10. Het beroep is gegrond.
proceskosten:
Het Hof acht termen aanwezig de Ambtenaar te veroordelen in de kosten als bedoeld in artikel 8:75 van de Algemene wet bestuursrecht die belanghebbende in verband met de behandeling van heeft moeten maken, zijnde € 20 voor reis- en verblijfkosten.
beslissing:
Het Gerechtshof:
? verklaart het beroep gegrond;
? vernietigt de uitspraak waarvan beroep;
? vernietigt de naheffingsaanslag;
? veroordeelt de Ambtenaar in de proceskosten (reis- en verblijfkosten) van belanghebbende tot een bedrag van € 20 en wijst de gemeente Arnhem aan als rechtspersoon die deze kosten moet vergoeden;
? gelast dat de gemeente Arnhem aan belanghebbende vergoedt het door deze gestorte griffierecht van € 31.
Aldus gedaan op 18 mei 2004 door mr. P.M. van Schie, vice-president, lid van de tweede enkelvoudige belastingkamer. De beslissing is op dezelfde datum in het openbaar uitgesproken, in tegenwoordigheid van mr. A.M.F. Geerling als griffier.

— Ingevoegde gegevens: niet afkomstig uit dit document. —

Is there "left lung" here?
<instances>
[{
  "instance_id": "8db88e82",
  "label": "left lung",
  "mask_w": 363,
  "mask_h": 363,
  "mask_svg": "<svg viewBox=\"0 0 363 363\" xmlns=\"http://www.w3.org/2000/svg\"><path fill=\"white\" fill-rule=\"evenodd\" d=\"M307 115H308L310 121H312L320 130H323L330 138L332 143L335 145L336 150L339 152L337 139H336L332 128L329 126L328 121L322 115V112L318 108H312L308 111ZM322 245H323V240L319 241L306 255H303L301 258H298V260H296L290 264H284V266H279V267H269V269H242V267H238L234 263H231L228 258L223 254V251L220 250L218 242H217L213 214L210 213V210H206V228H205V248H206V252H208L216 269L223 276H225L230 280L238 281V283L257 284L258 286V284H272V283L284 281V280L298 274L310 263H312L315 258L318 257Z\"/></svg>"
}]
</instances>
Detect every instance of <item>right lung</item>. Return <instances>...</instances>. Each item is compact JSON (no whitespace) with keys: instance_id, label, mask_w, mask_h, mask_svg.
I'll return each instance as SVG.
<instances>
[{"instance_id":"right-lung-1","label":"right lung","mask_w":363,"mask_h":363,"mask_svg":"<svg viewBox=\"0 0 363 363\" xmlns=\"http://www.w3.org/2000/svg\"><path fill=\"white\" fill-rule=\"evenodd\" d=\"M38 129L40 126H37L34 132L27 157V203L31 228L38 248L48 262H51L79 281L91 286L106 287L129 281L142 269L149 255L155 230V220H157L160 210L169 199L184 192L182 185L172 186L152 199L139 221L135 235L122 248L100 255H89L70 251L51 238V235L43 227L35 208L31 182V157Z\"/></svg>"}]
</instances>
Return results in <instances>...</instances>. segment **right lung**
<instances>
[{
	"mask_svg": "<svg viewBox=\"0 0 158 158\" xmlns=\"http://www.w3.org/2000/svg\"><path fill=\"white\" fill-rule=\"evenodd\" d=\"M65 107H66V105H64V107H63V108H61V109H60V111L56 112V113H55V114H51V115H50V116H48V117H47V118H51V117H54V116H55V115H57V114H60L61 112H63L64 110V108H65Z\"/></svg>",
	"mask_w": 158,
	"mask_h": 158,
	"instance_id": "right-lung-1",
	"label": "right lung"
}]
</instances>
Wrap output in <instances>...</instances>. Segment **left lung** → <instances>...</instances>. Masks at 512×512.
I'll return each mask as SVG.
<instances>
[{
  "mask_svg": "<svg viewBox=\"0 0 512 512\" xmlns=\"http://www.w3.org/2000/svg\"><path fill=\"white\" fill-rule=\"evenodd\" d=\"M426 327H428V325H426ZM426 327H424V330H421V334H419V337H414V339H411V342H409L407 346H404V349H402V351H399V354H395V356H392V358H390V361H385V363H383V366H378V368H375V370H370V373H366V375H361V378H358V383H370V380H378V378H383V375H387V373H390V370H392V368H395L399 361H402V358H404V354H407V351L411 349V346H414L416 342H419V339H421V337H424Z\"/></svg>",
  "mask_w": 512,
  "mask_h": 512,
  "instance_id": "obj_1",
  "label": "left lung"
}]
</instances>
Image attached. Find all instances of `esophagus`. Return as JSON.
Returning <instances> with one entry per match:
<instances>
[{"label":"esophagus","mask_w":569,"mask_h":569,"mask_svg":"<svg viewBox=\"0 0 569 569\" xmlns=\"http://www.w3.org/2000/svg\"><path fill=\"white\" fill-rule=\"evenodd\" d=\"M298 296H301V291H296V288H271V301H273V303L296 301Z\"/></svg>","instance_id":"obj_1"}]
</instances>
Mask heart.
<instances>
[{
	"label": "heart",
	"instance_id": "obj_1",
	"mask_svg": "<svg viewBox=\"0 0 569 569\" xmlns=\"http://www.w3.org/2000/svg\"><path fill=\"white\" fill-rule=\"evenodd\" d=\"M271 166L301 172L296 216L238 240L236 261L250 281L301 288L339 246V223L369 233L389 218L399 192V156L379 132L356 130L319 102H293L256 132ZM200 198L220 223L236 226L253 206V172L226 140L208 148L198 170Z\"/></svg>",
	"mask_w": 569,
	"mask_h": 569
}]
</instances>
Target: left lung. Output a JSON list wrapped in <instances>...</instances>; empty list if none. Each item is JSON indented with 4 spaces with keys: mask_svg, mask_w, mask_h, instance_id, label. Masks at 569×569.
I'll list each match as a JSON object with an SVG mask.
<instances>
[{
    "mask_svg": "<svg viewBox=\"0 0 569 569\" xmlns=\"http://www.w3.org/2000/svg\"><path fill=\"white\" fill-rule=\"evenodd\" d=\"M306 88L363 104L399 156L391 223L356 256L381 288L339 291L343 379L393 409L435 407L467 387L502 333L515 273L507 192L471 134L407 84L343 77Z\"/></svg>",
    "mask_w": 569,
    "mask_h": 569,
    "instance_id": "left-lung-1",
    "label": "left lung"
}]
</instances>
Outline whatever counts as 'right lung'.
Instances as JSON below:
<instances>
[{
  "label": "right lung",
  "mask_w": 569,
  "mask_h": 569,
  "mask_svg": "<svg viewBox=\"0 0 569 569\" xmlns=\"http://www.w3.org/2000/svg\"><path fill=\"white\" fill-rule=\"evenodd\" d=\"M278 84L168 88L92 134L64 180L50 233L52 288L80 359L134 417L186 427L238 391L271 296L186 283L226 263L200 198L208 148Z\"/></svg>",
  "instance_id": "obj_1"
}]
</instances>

Waarvan opgemaakt dit proces-verbaal.
De griffier, Het lid van de voormelde kamer,
(A.M.F. Geerling) (P.M. van Schie)
Afschriften zijn aangetekend per post verzonden op 19 mei 2004
Tegen deze mondelinge uitspraak is geen beroep in cassatie mogelijk; dat kan alleen tegen een schriftelijke uitspraak van het Gerechtshof. Ieder van de partijen kan binnen vier weken na de verzenddatum van dit proces-verbaal het Gerechtshof verzoeken de mondelinge uitspraak te vervangen door een schriftelijke. De vervanging van een mondelinge uitspraak door een schriftelijke strekt ertoe de mondelinge uitspraak in een andere vorm vast te leggen. Bij de vervanging van een mondelinge uitspraak mag het Gerechtshof de gedane uitspraak niet aan een heroverweging onderwerpen.
De partij die om een vervangende schriftelijke uitspraak verzoekt is hiervoor griffierecht verschuldigd en krijgt daarover bericht van de griffier. Het griffierecht dat de belanghebbende betaalt ter verkrijging van een schriftelijke uitspraak, komt in mindering op het griffierecht dat de griffier van de Hoge Raad zal heffen als de belanghebbende beroep in cassatie instelt.